**Passage provided:**
Will the Insulated Gate Transistor Concept Survive Next Decade?

O. Engström

Dept. of Microtechnology and Nanoscience
Chalmers University of Technology, SE-412 96 Göteborg, Sweden

1. Introduction

The increasing influence of electronics on human life in the past couple of decades has promoted the MOS transistor to a device of similar significance for cultural change as, for example, the rotating electric motor and the combustion engine. A key property of the MOSFET, which has made this ranking possible, is its potential for fast and steady improvement. In the early 1970’s, when the current-voltage characteristics of the device reasonably well could be described by the one-dimensional Ihantola-Moll model,¹ the gate channel was long enough that the electrostatic influence from source and drain contacts could be neglected or considered as a slight perturbation at higher drain voltages. The downscaling process, which has been going on since then, is presently at a stage where the electric field distribution between source and drain has become too complicated for simple analytical expressions in characterizing the device. Bulk CMOS technology has reached a point where further development includes a considerable “squeezing” of parameter values by small geometrical changes and by the introduction of novel materials, combined with the acceptance of numerous tradeoffs in the design process.

Many of these problems in the scaling of bulk MOSFETs have a straight-forward solution in silicon-on-insulator (SOI) technology. Especially when using fully depleted materials, double-gate or fin-FET devices are very attractive for solving the electric field problems mentioned above due to their excellent control of the field distribution in the channel.

For bulk CMOS devices, solutions seem to exist to satisfy the requirements of the 45 nm node, with physical gate lengths between 18 and 25 nm depending on the application.² Beyond this milestone, however, common wisdom among specialists points in the direction of SOI technology for use in the 32 and 22 nm nodes, which are planned to be developed by 2013 and 2016, respectively.^3,4 The title of this chapter, therefore, could be reformulated more specifically: “Will it be possible within a decade to reach the 22 nm node with currently used MOSFET concepts?” A couple of the most important problems in this context will be discussed below.

**Given problem:** Reproduce, word for word, the stretch of the MOSFET scaling introduction from "For bulk CMOS" through "be discussed below.".

**Material:**

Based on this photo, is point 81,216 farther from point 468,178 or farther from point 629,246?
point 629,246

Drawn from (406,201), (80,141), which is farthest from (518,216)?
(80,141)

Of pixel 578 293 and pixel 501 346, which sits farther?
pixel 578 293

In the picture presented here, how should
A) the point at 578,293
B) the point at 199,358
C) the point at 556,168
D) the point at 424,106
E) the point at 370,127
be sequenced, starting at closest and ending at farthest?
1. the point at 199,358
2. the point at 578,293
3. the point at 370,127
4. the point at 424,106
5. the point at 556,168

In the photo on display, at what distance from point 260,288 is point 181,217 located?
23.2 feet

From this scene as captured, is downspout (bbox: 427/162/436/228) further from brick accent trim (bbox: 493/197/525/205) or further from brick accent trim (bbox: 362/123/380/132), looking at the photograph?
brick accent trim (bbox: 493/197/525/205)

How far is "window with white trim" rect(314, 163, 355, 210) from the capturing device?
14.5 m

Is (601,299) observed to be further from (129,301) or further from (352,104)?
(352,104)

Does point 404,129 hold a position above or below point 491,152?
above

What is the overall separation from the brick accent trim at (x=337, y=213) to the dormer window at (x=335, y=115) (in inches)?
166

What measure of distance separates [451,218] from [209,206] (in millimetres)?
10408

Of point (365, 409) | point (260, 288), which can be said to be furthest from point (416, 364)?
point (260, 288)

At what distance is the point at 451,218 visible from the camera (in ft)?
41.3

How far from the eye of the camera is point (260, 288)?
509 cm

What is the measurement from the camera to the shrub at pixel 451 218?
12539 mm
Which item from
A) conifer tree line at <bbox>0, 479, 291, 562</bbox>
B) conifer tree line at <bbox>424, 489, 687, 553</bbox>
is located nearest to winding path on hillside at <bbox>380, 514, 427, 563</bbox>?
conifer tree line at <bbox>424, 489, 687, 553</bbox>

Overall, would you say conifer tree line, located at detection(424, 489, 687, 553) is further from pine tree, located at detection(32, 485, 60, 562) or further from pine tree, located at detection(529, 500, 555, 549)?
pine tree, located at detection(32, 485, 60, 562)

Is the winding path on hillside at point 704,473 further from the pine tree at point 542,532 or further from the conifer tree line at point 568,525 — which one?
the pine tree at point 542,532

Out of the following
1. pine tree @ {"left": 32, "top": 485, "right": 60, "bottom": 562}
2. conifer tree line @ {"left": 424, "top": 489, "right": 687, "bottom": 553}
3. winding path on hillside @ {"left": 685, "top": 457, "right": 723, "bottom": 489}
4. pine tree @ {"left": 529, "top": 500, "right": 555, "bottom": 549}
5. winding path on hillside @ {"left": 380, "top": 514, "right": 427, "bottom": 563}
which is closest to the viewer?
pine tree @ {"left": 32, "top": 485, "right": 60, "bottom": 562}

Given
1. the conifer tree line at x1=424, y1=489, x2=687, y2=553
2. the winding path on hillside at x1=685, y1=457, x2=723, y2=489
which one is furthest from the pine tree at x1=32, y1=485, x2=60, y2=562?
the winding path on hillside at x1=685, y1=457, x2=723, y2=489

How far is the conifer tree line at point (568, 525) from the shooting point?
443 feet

**Answer to the task:**
For bulk CMOS devices, solutions seem to exist to satisfy the requirements of the 45 nm node, with physical gate lengths between 18 and 25 nm depending on the application.² Beyond this milestone, however, common wisdom among specialists points in the direction of SOI technology for use in the 32 and 22 nm nodes, which are planned to be developed by 2013 and 2016, respectively.^3,4 The title of this chapter, therefore, could be reformulated more specifically: “Will it be possible within a decade to reach the 22 nm node with currently used MOSFET concepts?” A couple of the most important problems in this context will be discussed below.